Saved data entries:
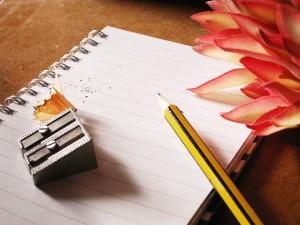 Bleistift, Doppelspitzer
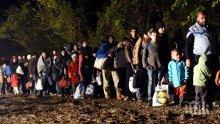 168 нелегални имигранти прегазиха браздата от Турция в Гърция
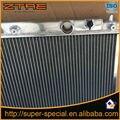 Ar condicionado do carro radiador De Alumínio Fit para TOYOTA Corolla AE90 AE92 AE94 89-94 Auto Peças de Reposição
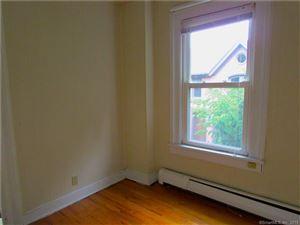 Tiny photo for 151.5 Bradley Street, New Haven, CT 06511 (MLS # 170225641)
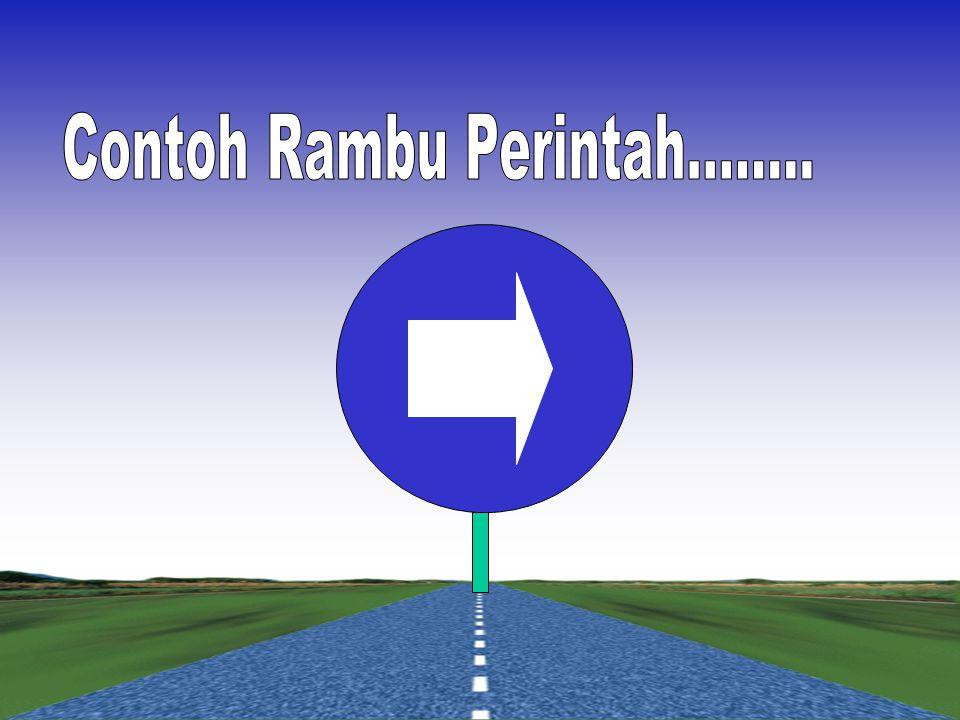 Contoh Rambu Perintah........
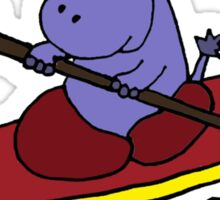 Cool Funny Purple Hippo in Kayak Sticker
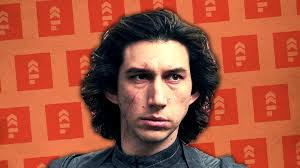 Adam Driver Fans Donate Nearly $70,000 to His Non-Profit in Honor ...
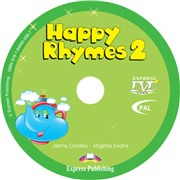 happy rhymes 2 dvd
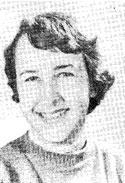 Shirley Vance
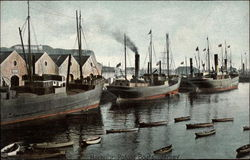 Harbour Potato Boats
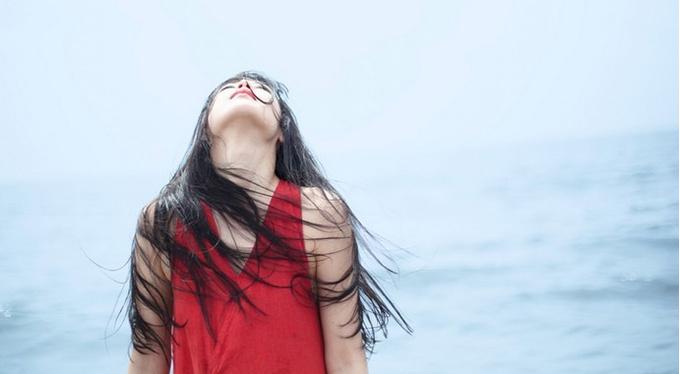 Что такое самоутверждение и как его развивать?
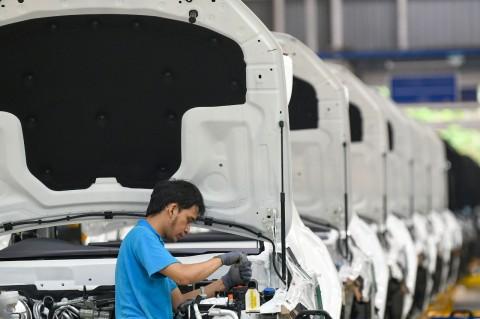 Peluang Pasar Otomotif di Indonesia Masih Sangat Besar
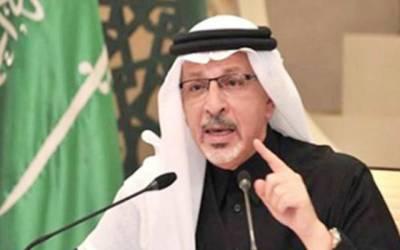 سعودی عرب میں مقیم غیر مسلموں کو عبادت کی آزادی حاصل ہے: احمد قطان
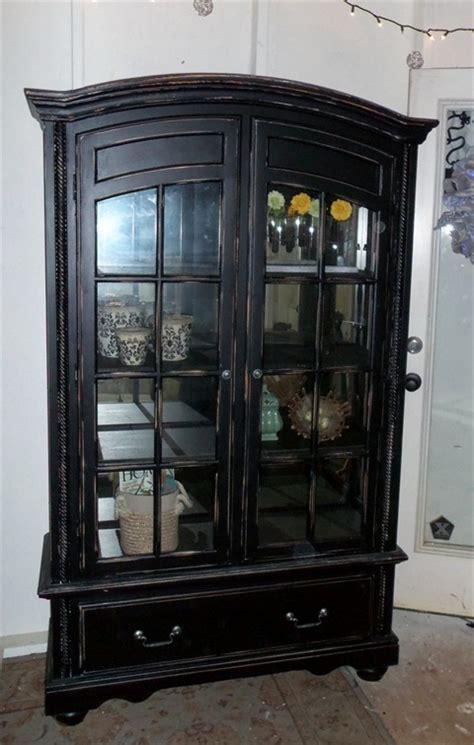 Dining Room China Hutch by Locavore Shabby Chic Furniture By Rethunk Junk Home Is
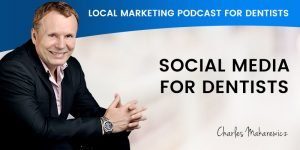 Social Media for Dentists Podcast Banner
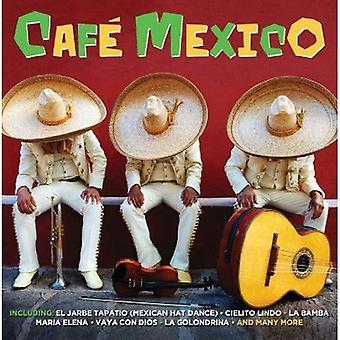 Cafe Mexico - Cafe Mexico [CD] USA import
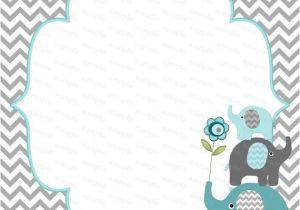 Target Baby Boy Shower Invitations Elephant Baby Shower Invitations Tar – Invitations Card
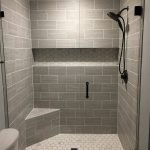 50 Cool Shower Design Ideas for Your Bathroom (11)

• WORK REQUEST: From the records above, transcribe exactly the lines starting at the one containing "Ar condicionado do" and ending at the one containing "Peluang Pasar Otomotif". Skip the pictures.

• ANSWER BOX:
 Ar condicionado do carro radiador De Alumínio Fit para TOYOTA Corolla AE90 AE92 AE94 89-94 Auto Peças de Reposição
 Tiny photo for 151.5 Bradley Street, New Haven, CT 06511 (MLS # 170225641)
 Contoh Rambu Perintah........
 Cool Funny Purple Hippo in Kayak Sticker
 Adam Driver Fans Donate Nearly $70,000 to His Non-Profit in Honor ...
 happy rhymes 2 dvd
 Shirley Vance
 Harbour Potato Boats
 Что такое самоутверждение и как его развивать?
 Peluang Pasar Otomotif di Indonesia Masih Sangat Besar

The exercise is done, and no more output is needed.